After accompanying dozens of families through their grief — at the shivah, the thirty-day memorial, the eleven month conclusion of Kaddish recital, and the yahrtzeit memorial — Netanel began to notice a pattern. “At every ceremony, when mentioning the name of the soldier, we must also mention their rank. And I noticed that most of the soldiers we were burying were officers. I didn’t understand why, until I asked a friend of mine from the moshav – a lieutenant colonel. He looked at me and simply said: ‘Don’t you know? In the IDF the officers are always at the front. They are the tip of the spear, the first to charge.’”

The idea resonated with the Chabad emissary. Netanel chose to enroll in an IDF officer’s course. It was a learning curve for the rabbi, but he adjusted quickly, training in counter-terrorism, night navigation, shooting ranges, and the additional responsibilities that come with being an officer.
Upon completing their training, he and five other Chabad-Lubavitch emissaries were sworn in as officers in the IDF.
Of the roughly 90 Chabad rabbis who serve in the IDF, twenty are at the rank of seren — captain — or higher. They serve in various reserve and active-duty branches, including the military rabbinate or other divisions. They do what miluim’niks — reservists — across the country do: balancing their year-round obligations — in this case, to their families and their communities — with their drive to serve their fellow Jews serving in the military.
Rabbi Gershon Shnur is a Chabad-Lubavitch emissary in Ganei Tikva, a city in central Israel. He works for the Home Front Command, accompanying search-and-recovery elements to ensure the deceased are brought to burial in accordance with Jewish law.

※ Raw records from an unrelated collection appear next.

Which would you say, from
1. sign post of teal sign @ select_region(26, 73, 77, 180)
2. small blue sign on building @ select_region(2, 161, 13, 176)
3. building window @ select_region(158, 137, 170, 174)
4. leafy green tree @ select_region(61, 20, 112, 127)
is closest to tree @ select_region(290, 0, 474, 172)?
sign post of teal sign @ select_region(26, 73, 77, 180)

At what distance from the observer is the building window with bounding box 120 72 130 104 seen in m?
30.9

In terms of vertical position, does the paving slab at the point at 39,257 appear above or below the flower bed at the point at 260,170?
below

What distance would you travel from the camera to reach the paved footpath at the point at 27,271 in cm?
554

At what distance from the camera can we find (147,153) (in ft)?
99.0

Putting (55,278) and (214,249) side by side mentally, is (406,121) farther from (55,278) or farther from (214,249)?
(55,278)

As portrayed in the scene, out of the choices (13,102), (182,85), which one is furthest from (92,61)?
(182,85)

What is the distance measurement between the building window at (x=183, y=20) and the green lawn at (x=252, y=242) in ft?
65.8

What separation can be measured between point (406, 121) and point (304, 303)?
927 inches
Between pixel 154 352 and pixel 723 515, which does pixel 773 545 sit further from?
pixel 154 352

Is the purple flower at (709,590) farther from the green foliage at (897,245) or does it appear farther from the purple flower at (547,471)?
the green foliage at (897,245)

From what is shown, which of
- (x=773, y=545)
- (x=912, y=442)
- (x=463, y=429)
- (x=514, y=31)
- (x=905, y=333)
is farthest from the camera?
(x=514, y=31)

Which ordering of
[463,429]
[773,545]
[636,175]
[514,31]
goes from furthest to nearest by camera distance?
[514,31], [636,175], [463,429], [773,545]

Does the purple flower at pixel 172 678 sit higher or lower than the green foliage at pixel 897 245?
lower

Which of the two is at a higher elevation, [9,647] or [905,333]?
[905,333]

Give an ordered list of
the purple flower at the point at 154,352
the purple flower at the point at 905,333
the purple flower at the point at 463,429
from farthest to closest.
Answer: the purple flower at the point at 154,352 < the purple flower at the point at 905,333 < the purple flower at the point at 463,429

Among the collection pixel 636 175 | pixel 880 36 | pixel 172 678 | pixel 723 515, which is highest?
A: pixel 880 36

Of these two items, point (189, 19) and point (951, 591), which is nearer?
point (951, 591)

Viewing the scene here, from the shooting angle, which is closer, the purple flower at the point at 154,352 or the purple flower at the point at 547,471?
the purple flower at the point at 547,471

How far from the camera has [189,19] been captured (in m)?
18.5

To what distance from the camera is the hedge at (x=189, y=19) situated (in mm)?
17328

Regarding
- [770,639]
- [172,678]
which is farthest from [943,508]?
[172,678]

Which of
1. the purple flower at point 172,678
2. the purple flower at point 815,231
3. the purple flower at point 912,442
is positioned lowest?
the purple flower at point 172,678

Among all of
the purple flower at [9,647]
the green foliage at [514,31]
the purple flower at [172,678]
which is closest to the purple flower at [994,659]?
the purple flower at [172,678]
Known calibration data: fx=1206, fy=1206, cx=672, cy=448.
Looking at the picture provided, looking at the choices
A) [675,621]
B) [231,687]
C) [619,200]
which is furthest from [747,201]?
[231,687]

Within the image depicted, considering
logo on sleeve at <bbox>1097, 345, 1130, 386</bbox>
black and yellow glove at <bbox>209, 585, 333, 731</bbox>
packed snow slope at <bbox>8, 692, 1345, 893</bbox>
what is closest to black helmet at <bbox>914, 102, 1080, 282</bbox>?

“My work as a shliach and the rabbi of a large community, and my years of experience allow me to share my knowledge with fellow soldiers,” Rabbi Shnur said. For young soldiers — many in their late teens — having mature rabbis working alongside them can offer meaningful support.
And for the rabbis–whether wearing their rabbinic garb or army fatigues, the idea is the same. “It’s about responsibility, courage, and the willingness to stand at the front for others–to be the tip of the spear.”